H先生に会える機会は逃したくない
『4日は京都、5日は奈良に行く予定です。ご都合よければ、お昼でも。』
って!年賀状に書かれてもさ、その日は仕事だよ。先生ってば!!
と、年賀状に向かって毒づく。
小学5~6年の時の担任H先生は、干支でいえばちょうど一回り差の若い先生だ。時々怖い先生、でもどちらかと言うと楽しい兄貴分。
その頃は、これから始まる暗黒時代のプロローグ期だった。母はそれより数年前から闘病していたが、小5になってすぐの春休み、母から、白血病であること、長くは生きられないことを聞かされた。
母の入院中は祖母が一緒に住んで家のことをしてくれたが、祖母は大嫌いな嫁のせいで孫の世話をさせられることになったと母を呪い、私たちに冷たくあたった。
退院していても、体力のない母を手伝って色々な家事をしなければならなかった。
最も辛かったのは、両親が母の信仰のことで言い争っていたことだ。
母はエホバの証人だった。エホバの証人の人たちは、臓器移植を否定している。その中には血液も含まれている。つまり白血病だというのに母は輸血を拒否していた。
輸血をしなければ、死ぬのが早まる。分かっていて拒否する母を、信仰をもたない父は解せなかった。
父が一日も長く生きて欲しいと願うのは当たり前だし、母も一秒でも長く生きたかっただろう。けれど信仰と病との間で両親は苦しみ、言い争い、着地点が見つからなかった。
家事、祖母との関係、両親のこと。
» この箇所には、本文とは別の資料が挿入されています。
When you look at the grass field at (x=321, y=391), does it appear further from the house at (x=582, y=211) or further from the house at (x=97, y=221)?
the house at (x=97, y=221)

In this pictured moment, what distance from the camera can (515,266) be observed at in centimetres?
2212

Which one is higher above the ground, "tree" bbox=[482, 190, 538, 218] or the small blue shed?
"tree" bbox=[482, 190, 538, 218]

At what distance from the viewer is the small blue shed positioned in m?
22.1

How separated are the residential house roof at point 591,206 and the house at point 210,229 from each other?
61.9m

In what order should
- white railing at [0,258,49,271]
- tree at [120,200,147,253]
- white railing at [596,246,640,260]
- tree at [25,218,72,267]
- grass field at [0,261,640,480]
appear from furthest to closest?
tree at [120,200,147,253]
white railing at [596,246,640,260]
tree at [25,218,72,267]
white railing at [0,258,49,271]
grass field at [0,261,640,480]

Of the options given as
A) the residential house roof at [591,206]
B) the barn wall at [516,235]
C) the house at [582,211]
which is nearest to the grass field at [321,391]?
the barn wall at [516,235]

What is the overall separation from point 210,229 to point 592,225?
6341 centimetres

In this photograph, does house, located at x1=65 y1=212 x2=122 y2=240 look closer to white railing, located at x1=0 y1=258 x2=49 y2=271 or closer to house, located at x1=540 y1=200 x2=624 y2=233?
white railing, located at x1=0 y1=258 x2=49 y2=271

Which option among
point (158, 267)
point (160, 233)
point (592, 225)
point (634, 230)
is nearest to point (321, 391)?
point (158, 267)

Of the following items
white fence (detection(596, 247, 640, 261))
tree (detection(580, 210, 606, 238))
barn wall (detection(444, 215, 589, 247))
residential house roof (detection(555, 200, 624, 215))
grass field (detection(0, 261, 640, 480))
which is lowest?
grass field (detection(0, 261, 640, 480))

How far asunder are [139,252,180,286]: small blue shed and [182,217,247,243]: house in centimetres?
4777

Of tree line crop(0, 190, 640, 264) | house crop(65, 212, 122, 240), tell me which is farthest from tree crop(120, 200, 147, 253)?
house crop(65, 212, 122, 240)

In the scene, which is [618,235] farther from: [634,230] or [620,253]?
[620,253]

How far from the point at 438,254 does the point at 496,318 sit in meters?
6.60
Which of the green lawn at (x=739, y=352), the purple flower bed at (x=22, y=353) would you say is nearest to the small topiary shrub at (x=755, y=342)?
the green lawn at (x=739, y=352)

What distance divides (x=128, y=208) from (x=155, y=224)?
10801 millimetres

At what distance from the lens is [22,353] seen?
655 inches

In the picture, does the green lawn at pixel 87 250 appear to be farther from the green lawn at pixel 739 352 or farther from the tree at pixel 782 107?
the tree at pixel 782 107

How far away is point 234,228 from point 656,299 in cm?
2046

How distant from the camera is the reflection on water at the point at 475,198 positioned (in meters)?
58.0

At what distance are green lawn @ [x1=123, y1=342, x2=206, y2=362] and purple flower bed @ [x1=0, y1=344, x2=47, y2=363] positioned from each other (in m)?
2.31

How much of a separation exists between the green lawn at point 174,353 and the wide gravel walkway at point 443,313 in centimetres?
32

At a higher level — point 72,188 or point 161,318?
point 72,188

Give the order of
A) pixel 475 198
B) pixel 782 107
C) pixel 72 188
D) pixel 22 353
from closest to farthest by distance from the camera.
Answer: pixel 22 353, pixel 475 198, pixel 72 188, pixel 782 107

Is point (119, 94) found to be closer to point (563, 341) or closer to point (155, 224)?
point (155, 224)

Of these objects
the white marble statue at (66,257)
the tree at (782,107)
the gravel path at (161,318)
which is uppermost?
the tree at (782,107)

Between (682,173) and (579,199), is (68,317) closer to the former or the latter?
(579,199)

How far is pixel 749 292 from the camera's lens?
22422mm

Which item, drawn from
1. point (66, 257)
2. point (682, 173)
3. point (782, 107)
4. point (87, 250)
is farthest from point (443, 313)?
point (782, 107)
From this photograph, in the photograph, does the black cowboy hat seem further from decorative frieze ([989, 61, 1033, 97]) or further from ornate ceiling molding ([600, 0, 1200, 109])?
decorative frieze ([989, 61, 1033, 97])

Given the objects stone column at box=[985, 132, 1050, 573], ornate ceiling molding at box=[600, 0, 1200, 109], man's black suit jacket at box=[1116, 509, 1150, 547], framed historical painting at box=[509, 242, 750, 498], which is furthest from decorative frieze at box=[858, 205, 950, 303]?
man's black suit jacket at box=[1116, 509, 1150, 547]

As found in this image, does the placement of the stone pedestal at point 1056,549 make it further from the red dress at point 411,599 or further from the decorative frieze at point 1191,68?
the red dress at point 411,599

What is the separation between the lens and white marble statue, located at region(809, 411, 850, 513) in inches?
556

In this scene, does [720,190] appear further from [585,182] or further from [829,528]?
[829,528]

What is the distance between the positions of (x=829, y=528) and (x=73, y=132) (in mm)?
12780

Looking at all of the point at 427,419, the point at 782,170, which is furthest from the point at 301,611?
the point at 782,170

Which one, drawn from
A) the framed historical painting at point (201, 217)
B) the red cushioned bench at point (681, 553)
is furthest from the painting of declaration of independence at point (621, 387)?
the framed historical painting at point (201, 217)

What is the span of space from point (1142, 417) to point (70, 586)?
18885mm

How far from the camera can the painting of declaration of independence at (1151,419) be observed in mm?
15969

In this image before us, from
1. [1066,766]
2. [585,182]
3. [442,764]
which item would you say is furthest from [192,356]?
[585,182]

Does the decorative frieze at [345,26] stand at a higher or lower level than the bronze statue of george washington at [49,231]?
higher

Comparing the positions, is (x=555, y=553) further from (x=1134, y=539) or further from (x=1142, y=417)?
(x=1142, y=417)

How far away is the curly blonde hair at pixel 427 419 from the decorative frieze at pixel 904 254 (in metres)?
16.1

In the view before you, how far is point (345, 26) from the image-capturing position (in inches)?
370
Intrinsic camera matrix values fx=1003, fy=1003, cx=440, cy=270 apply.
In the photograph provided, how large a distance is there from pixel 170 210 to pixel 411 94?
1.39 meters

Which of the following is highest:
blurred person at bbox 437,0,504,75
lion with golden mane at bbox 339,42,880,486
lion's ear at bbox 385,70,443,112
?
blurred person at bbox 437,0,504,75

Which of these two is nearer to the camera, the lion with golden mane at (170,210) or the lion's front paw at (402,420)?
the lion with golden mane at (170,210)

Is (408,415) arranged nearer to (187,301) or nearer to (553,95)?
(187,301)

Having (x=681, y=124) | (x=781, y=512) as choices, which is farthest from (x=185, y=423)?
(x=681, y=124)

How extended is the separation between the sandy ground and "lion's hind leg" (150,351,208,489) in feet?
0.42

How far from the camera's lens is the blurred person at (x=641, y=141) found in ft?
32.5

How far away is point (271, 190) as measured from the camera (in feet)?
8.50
たくさんの不満を抱えて爆発しそうな私に、H先生は頻繁に声をかけ、二人だけで話を聞いてくれた。
先生の前でどれだけ泣いたことか。
先生と一緒に話す時には予め箱のティッシュが用意してあった。泣いては鼻をかみ、鼻をかんでは泣いた。ゴミ箱がいっぱいになるほどに。
小学校卒業以降、H先生とのお付き合いは年賀状くらいになったが、卒後24年になる今も続いている。
H先生にとって、私は今まで担任したたくさんの教え子の一人だろう。忘れるほどではないが、特別でもない。でも私にとってはたったひとりの特別な先生。
だから、会える時には会いたいんだよ。年賀状じゃなく、時間に余裕をもって連絡を下さい。